Challenge A:
Transcribe the part of the movie blog that opens with the words "I do feel less" and closes with "received.  No idea.", keeping every character unchanged.
Challenge B:
List every line of the records that contains the string "instances", treating uppercase and lowercase as different.

Page excerpt:
◇ ◇ ◇ ◇
I am not sure liking this movie this much makes me a good person, but there we are.

Sunday, December 27, 2020

That Was a Movie Watch: Salome's Last Dance (1988)




Watched:  12/26/2020
Format:  Amazon Streaming
Viewing:  First
Decade:  1980's
Director:  Ken Russell

So...  I'm always on the hunt for something new to watch with folks during Friday Night Watch Parties.  For some reason unknown to me, Salome's Last Dance (1988) popped up as a suggestion from Amazon, and after reading the description - roughly: Oscar Wilde attends a production of his banned play performed in a brothel - I was like "huh, no idea.  Let's look."  

I got maybe 45 seconds in and saw "Directed by Ken Russell", and know more about Russell's reputation than his actual work, which is always at least *interesting* if you've seen Altered States, Lair of the White Worm or even Tommy.  So - I gave it a whirl.

Holiday Watch Party Watch: We're No Angels (1955)




Watched: 12/22/2020
Format: Amazon Watch Party
Viewing:  First
Decade:  1950's
Director:  Michael Curtiz

In general I think of Michael Curtiz as one of the most versatile and best directors of the Studio Era of Hollywood.  This is not the movie I'd use as Exhibit A for that argument.  

I don't really get it.  This movie is well liked and features a cast of solid, well-known actors (I *do* include Aldo Ray in that statement.  I like Nightfall).  But it has a very, very strange pacing - like, a snail's pace - is not immediately or obviously terribly *funny*.  And, yeah, it's a comedy.  It's listed by AFI as one of the 500 funniest movies ever made, so...  what the hell do I know?  

But, yeah, it's about three Devil's Island prisoners (Humphrey Bogart, Aldo Ray and Peter Ustinov) who hide out in a shop/ home owned by Joan Bennett and Leo G. Carroll - and, along the way - wind up helping out the shop and solving all of their problems.  

I do feel less crazy as I was not the only one watching the movie and I don't think any of us were fans of the thing.  

I dunno, maybe none of us were in the mood or something - but I think something about the stageyness of the production - that they seemed to pace it as a play they hadn't quite figured out the timing for - just really impacted the watchability.

All that said - it did have one of the darkest/ most leaning on gallows humor endings to a movie I can think of from this period, and maybe that has a great deal to do with how it's been received.  No idea.

Wednesday, December 23, 2020

Hallmark Watch: Christmas at Dollywood (2019)
◇ ◇ ◇ ◇
Available records:
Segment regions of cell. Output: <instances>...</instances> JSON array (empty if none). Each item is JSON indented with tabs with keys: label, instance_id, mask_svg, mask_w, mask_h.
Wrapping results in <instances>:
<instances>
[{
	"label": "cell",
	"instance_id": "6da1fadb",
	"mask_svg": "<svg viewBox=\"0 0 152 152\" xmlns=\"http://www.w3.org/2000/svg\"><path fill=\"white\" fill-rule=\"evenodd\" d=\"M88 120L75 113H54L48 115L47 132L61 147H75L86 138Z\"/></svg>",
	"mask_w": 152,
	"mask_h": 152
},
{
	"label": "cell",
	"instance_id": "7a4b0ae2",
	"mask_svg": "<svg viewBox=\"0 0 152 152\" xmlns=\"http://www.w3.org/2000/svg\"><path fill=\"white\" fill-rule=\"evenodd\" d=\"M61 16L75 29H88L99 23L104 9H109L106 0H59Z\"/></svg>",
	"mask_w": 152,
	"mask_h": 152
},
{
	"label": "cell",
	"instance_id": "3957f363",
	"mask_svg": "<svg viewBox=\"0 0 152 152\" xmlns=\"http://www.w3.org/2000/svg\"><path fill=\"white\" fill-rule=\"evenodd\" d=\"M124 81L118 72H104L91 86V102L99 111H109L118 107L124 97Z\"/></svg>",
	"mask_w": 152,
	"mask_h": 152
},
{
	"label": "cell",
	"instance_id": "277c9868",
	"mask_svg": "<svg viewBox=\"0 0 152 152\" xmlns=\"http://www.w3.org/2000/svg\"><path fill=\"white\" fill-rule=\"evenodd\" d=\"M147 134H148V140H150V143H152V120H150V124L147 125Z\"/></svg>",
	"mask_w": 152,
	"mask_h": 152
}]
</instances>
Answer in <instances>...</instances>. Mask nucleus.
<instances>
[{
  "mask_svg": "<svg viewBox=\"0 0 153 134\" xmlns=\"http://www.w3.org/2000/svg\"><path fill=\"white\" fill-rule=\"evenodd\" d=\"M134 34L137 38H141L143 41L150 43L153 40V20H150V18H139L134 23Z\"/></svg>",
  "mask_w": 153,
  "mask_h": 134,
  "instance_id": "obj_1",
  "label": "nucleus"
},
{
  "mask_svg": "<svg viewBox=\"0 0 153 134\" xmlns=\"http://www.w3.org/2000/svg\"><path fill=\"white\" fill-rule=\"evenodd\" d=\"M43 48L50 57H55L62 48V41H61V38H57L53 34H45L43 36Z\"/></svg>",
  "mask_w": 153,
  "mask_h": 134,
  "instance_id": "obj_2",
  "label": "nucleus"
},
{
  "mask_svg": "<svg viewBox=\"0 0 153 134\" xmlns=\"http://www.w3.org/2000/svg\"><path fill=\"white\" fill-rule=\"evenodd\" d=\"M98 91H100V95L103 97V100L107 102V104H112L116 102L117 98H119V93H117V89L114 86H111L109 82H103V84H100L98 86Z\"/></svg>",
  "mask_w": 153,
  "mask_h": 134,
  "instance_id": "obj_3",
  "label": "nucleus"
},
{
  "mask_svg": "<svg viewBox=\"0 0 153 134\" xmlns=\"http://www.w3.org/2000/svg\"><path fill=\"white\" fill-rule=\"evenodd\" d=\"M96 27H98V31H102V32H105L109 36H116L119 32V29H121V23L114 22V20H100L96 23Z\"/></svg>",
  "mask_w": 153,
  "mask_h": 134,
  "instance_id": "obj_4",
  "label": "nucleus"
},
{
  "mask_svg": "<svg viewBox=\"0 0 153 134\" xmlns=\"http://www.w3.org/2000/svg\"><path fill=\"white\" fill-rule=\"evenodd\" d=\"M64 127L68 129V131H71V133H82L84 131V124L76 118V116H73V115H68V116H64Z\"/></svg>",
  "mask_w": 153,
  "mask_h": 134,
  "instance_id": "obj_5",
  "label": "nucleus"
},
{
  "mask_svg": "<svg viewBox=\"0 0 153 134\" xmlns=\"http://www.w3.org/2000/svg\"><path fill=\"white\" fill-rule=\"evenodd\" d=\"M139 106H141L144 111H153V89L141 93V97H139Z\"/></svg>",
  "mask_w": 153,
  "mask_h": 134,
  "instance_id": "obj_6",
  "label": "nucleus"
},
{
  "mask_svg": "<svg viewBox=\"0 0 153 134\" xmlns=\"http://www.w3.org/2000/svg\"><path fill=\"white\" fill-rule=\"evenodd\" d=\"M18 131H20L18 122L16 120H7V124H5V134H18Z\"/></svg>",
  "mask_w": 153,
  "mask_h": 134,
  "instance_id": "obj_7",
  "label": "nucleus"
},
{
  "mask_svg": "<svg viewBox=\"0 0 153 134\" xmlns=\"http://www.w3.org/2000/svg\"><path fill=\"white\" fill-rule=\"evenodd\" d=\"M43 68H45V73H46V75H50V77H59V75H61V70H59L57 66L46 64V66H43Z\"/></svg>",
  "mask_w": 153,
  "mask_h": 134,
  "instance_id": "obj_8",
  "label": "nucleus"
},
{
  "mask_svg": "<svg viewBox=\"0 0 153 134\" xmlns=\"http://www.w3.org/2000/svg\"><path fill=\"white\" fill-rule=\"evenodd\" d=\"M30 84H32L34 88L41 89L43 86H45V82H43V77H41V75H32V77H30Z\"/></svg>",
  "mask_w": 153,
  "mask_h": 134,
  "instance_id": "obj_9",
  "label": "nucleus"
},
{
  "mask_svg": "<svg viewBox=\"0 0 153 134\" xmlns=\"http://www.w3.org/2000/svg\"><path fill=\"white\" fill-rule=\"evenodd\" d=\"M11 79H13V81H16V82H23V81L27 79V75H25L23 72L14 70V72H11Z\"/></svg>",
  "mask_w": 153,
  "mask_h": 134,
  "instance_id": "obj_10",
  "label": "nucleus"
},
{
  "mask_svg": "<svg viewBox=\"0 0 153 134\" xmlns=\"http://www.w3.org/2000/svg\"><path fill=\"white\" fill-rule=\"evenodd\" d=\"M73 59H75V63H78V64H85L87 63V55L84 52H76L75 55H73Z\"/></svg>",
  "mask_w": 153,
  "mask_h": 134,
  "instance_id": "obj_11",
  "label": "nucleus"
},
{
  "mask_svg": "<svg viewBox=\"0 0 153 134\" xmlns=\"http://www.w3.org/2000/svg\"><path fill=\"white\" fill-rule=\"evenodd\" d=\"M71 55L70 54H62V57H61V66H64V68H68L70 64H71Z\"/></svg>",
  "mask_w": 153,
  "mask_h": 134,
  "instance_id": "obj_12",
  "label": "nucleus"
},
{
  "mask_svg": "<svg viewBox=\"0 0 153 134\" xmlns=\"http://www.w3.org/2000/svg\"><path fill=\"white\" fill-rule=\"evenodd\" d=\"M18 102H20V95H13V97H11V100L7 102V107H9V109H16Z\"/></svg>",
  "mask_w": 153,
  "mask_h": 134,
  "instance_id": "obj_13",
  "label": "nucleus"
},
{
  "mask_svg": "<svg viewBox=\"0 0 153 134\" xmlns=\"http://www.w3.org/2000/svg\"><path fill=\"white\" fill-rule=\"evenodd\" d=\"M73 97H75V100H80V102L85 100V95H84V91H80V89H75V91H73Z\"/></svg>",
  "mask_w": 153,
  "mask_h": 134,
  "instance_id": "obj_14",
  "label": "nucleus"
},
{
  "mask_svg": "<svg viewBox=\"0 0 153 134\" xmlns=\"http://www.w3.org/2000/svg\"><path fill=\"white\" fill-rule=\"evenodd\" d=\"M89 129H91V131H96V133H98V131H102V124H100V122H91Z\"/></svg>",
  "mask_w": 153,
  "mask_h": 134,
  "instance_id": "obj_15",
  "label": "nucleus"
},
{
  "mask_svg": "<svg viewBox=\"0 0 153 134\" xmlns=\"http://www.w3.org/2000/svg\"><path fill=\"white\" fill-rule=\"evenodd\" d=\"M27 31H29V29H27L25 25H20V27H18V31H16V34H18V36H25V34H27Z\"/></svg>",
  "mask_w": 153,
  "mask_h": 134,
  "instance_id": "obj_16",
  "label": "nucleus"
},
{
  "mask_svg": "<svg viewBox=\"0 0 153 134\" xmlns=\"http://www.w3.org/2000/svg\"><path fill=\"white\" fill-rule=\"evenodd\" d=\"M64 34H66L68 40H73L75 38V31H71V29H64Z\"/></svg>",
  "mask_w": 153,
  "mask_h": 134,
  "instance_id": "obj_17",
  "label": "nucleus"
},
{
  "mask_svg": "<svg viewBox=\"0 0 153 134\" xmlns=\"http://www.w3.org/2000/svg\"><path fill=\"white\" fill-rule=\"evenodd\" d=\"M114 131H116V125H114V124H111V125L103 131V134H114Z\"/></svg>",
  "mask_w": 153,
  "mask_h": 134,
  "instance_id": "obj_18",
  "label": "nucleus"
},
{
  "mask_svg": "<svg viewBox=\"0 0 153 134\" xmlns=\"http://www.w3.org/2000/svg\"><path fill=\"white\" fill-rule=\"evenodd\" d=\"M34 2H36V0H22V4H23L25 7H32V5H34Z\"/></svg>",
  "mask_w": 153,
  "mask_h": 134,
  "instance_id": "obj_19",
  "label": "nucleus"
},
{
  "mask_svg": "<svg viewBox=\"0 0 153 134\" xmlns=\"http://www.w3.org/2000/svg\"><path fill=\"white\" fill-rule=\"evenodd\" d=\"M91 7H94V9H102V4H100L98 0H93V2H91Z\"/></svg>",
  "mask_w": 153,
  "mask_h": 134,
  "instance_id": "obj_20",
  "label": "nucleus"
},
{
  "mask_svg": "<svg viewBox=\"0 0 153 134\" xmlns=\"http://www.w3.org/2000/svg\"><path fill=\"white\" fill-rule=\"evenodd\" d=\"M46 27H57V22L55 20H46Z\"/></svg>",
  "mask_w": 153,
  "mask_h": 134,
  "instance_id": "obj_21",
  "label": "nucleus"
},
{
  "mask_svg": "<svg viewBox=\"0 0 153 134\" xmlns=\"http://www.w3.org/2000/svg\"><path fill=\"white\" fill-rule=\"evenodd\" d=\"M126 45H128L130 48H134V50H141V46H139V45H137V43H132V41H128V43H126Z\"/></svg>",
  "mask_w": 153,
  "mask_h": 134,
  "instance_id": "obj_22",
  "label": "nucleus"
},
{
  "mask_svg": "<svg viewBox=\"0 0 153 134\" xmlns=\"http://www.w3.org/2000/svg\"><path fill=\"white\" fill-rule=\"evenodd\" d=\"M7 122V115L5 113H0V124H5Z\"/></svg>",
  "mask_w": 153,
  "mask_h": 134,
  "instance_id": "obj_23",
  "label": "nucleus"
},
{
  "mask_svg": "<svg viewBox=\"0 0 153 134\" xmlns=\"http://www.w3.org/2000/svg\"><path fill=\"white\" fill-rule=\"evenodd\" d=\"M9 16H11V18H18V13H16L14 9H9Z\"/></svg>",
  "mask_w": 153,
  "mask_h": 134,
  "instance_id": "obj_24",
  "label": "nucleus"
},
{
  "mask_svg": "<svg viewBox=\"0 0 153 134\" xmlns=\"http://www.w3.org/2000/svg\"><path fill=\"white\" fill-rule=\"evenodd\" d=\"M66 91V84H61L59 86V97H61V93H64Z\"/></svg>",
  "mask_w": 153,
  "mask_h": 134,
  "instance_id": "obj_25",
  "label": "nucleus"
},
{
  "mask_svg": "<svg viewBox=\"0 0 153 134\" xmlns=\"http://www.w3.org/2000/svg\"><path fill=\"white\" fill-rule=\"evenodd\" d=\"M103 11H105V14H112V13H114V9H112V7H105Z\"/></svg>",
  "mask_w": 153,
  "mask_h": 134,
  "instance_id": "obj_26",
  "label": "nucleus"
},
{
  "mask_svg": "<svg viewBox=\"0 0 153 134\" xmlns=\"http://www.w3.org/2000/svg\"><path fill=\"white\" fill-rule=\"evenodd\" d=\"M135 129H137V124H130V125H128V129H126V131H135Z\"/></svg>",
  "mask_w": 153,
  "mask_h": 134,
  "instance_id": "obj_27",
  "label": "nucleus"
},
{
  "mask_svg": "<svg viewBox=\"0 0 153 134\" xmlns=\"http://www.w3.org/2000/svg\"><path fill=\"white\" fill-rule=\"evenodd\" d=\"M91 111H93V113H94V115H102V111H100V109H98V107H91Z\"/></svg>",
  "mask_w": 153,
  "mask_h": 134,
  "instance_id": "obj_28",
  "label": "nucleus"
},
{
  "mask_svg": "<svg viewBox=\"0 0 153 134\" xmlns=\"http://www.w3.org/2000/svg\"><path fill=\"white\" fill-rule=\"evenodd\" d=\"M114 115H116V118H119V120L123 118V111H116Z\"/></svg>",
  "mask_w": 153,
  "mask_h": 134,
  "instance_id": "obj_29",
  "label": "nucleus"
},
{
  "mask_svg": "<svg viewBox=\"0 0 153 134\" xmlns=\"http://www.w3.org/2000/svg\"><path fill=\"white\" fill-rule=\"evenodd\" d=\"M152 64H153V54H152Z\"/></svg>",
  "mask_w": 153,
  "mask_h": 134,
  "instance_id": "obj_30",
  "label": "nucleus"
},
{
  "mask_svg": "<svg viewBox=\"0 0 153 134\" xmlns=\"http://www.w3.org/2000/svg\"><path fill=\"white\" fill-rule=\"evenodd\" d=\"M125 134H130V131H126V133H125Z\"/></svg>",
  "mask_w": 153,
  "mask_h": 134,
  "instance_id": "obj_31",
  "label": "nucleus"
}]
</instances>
◇ ◇ ◇ ◇
Complete output A:
I do feel less crazy as I was not the only one watching the movie and I don't think any of us were fans of the thing.  

I dunno, maybe none of us were in the mood or something - but I think something about the stageyness of the production - that they seemed to pace it as a play they hadn't quite figured out the timing for - just really impacted the watchability.

All that said - it did have one of the darkest/ most leaning on gallows humor endings to a movie I can think of from this period, and maybe that has a great deal to do with how it's been received.  No idea.

Complete output B:
Segment regions of cell. Output: <instances>...</instances> JSON array (empty if none). Each item is JSON indented with tabs with keys: label, instance_id, mask_svg, mask_w, mask_h.
Wrapping results in <instances>:
<instances>
</instances>
Answer in <instances>...</instances>. Mask nucleus.
<instances>
</instances>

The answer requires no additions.